ProtoCode: Leveraging large language models (LLMs) for automated generation of machine-readable PCR protocols from scientific publications

SLAS Technol. 2024 Apr 24;29(3):100134. doi: 10.1016/j.slast.2024.100134. Online ahead of print.

Abstract

Protocol standardization and sharing are crucial for reproducibility in life sciences. In spite of numerous efforts for standardized protocol description, adherence to these standards in literature remains largely inconsistent. Curation of protocols are especially challenging due to the labor intensive process, requiring expert domain knowledge of each experimental procedure. Recent advancements in Large Language Models (LLMs) offer a promising solution to interpret and curate knowledge from complex scientific literature. In this work, we develop ProtoCode, a tool leveraging fine-tune LLMs to curate protocols into intermediate representation formats which can be interpretable by both human and machine interfaces.
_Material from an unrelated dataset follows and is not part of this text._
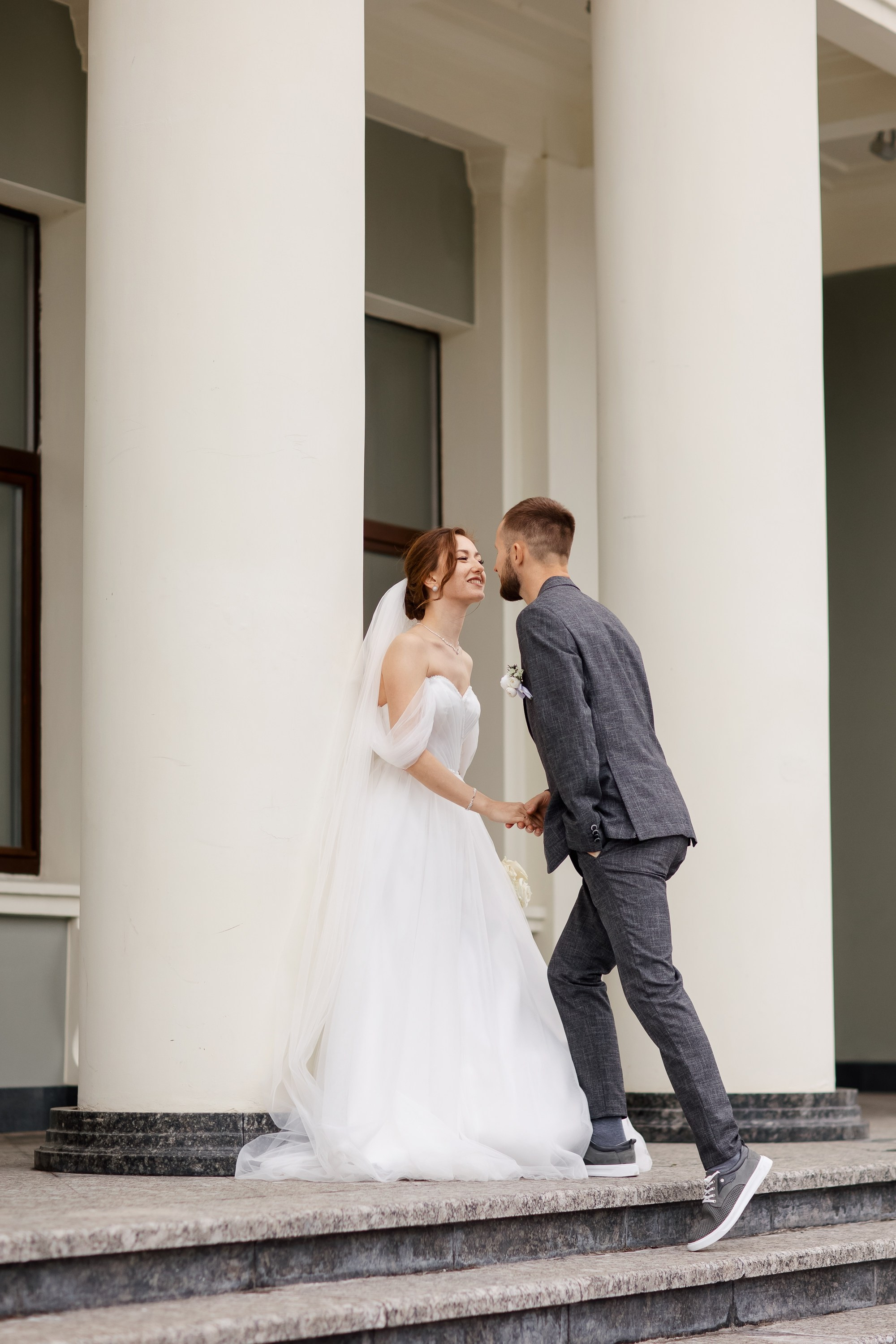 Константин и Антонина. Набережная.Дом Офицеров. Свадебный фотограф в Хабаровске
Our proof-of-concept, focused on polymerase chain reaction (PCR) protocols, retrieves information from PCR protocols at an accuracy ranging 69-100 % depending on the information content. In all tested protocols, we demonstrate that ProtoCode successfully converts literature-based protocols into correct operational files for multiple thermal cycler systems. In conclusion, ProtoCode can alleviate labor intensive curation and standardization of life science protocols to enhance research reproducibility by providing a reliable, automated means to process and standardize protocols. ProtoCode is freely available as a web server at https://curation.taxila.io/ProtoCode/.

Keywords: Lab automation; Large language model; Protocol standardization; Text mining.